**Given instruction:** Please return every line below that contains the word "stone", copying each one in full. Treat the match as case-sensitive.

**Material provided:**
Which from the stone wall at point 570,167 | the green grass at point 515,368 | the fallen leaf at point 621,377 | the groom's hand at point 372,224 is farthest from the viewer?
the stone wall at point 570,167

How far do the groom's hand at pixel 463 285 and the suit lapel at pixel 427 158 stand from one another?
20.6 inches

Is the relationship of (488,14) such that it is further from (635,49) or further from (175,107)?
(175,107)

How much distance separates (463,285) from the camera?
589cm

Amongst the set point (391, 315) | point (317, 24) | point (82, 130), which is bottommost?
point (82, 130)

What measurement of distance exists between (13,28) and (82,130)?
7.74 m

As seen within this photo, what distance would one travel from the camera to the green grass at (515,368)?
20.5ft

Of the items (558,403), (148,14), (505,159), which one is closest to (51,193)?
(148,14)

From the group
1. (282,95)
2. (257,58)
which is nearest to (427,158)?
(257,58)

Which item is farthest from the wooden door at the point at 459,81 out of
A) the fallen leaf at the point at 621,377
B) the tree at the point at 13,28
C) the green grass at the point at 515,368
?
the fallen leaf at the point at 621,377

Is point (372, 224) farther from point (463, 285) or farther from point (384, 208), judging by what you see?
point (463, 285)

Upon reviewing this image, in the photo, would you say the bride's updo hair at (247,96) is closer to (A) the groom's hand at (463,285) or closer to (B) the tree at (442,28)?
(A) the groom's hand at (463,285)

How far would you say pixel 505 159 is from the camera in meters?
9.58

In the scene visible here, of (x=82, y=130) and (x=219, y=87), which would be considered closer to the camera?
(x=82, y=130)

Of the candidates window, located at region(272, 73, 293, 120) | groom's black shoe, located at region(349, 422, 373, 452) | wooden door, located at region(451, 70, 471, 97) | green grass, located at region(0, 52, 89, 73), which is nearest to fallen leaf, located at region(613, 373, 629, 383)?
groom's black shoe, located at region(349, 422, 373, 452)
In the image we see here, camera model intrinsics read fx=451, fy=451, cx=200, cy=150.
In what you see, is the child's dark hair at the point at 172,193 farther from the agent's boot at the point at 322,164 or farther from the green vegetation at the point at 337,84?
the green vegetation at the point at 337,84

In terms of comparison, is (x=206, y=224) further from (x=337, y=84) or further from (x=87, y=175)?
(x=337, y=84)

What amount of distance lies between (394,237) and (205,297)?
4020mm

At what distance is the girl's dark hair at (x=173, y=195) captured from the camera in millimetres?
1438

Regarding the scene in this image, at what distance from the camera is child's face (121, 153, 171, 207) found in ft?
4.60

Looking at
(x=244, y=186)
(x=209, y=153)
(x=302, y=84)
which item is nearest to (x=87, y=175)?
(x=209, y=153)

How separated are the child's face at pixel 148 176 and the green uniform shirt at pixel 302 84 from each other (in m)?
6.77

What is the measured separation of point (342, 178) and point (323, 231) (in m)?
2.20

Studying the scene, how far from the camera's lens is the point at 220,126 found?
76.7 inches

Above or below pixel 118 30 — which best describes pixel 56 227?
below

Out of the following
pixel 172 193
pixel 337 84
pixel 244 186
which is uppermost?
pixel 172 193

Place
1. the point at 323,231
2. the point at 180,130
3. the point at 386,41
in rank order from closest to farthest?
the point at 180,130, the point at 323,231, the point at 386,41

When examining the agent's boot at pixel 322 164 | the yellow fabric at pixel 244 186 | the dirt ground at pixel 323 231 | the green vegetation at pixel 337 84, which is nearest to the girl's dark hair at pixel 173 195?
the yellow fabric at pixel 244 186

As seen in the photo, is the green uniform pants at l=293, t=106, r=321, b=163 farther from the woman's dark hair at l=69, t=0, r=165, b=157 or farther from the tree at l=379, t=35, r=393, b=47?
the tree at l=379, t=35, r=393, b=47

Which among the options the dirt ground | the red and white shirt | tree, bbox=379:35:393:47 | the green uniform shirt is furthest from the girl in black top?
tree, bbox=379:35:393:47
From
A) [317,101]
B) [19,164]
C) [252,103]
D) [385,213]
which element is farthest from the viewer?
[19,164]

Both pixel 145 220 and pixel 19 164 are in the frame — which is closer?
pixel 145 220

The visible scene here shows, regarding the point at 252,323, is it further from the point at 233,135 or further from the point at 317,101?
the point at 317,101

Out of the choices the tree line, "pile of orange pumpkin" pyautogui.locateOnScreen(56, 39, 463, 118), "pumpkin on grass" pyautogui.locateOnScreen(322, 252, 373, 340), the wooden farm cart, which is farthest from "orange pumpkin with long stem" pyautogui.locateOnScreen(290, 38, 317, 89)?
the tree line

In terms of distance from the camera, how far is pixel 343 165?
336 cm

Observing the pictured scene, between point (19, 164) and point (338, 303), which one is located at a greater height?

**Solution for this task:**
Which from the stone wall at point 570,167 | the green grass at point 515,368 | the fallen leaf at point 621,377 | the groom's hand at point 372,224 is farthest from the viewer?
the stone wall at point 570,167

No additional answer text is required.